In this project we developed a standalone application to perform real-time sentiment analysis of Twitter users related to keywords defined by the application user. The system exploits two frameworks for large-scale distributed computation of data such as Kafka and Spark Streaming to process the stream of Tweets generated by Twitter APIs.
Run Zookeper and Kakfa Server first:
zookeeper-server-start.sh /usr/local/kafka_2.11-2.0.0/config/zookeeper.properties
kafka-server-start.sh /usr/local/kafka_2.11-2.0.0/config/server.properties
Run the Web Server in the folder /src/ruby
:
ruby web-server.rb
In the browser, navigate to http://localhost:4567
, insert the
preferred keywords and start the stream processing.
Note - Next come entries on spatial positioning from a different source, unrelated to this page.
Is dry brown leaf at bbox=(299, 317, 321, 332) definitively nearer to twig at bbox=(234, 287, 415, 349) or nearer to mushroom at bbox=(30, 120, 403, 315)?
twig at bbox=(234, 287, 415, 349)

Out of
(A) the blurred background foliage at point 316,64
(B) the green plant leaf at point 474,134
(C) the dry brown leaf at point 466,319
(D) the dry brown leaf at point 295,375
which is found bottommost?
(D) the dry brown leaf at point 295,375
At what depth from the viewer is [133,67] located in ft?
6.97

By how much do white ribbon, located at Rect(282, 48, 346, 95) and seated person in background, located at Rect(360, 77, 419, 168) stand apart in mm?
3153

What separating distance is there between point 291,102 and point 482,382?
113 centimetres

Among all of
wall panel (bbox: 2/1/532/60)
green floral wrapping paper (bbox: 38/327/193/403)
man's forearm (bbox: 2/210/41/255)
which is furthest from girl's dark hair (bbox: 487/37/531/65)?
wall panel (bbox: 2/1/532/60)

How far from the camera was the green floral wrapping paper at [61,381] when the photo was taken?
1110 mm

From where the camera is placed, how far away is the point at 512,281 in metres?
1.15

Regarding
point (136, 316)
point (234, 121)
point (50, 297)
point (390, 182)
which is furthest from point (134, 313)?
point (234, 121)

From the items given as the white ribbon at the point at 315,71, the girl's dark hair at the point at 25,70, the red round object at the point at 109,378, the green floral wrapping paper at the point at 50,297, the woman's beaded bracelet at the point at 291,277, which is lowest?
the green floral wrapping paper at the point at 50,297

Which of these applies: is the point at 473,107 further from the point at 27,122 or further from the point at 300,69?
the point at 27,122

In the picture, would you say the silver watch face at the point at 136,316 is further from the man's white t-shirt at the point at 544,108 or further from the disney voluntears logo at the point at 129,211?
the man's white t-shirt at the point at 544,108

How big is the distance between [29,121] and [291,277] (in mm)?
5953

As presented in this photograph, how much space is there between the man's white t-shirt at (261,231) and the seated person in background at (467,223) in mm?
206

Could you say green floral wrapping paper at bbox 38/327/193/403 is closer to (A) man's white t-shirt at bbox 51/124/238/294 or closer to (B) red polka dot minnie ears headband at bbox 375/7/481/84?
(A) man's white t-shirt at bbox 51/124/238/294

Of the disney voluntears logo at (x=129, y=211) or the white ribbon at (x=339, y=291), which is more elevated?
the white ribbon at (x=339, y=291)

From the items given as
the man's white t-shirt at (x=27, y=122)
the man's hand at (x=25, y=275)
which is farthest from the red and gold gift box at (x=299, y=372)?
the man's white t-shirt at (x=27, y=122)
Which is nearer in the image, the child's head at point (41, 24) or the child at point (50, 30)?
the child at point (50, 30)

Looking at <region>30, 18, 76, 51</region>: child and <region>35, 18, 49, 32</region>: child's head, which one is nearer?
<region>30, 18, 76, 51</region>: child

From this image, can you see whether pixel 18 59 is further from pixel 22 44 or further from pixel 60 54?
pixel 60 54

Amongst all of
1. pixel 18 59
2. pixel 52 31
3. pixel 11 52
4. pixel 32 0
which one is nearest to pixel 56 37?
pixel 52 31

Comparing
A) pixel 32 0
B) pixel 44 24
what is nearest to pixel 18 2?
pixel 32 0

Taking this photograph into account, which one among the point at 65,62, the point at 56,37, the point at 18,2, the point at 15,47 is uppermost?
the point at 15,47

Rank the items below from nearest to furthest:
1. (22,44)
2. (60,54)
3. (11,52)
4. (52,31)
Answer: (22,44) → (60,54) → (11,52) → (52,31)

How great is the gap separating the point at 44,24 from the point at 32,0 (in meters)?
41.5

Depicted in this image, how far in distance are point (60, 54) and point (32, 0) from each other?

Then run the Spark Streaming job int the folder /src/scala
:
run sbt
To track new keywords the stream must be stopped before and then started again.
-
Ruby 2.3.4
-
Scala 2.11.12
- Sinatra 2.0.4
-
Kafka 2.11-2.0.0
-
Spark 2.3.1
- Stanford CoreNLP 3.5.2
The system consists of:
-
A Kafka Producer that submit the input from the Twitter Stream APIs to the Kafka Brokers. It is written in Ruby (file:
/src/ruby/kafka-producer.rb
) -
A Kafka Consumer that creates a DirectStream from the Kafka distrbuted log. It is written in Scala
(file:/src/scala/spark-sentiment-analysis.scala
) -
A Spark Streaming Job to count the processed tweets and analyze their sentiment related to a specific topic. It is written in Scala
(file:/src/scala/spark-sentiment-analysis.scala
) -
A Sentiment Analyzer object to perform the Sentiment Analysis of tweets. It is written in Scala exploiting the CoreNLP Stanford library
(file:/src/scala/sentiment-analyzer.scala
) -
A Web Server to create a dynamic web interface to visualize the analysis and manage the stream of data. It is written in Ruby exploiting the Sinatra framework
(file:/src/scala/web-server.rb
)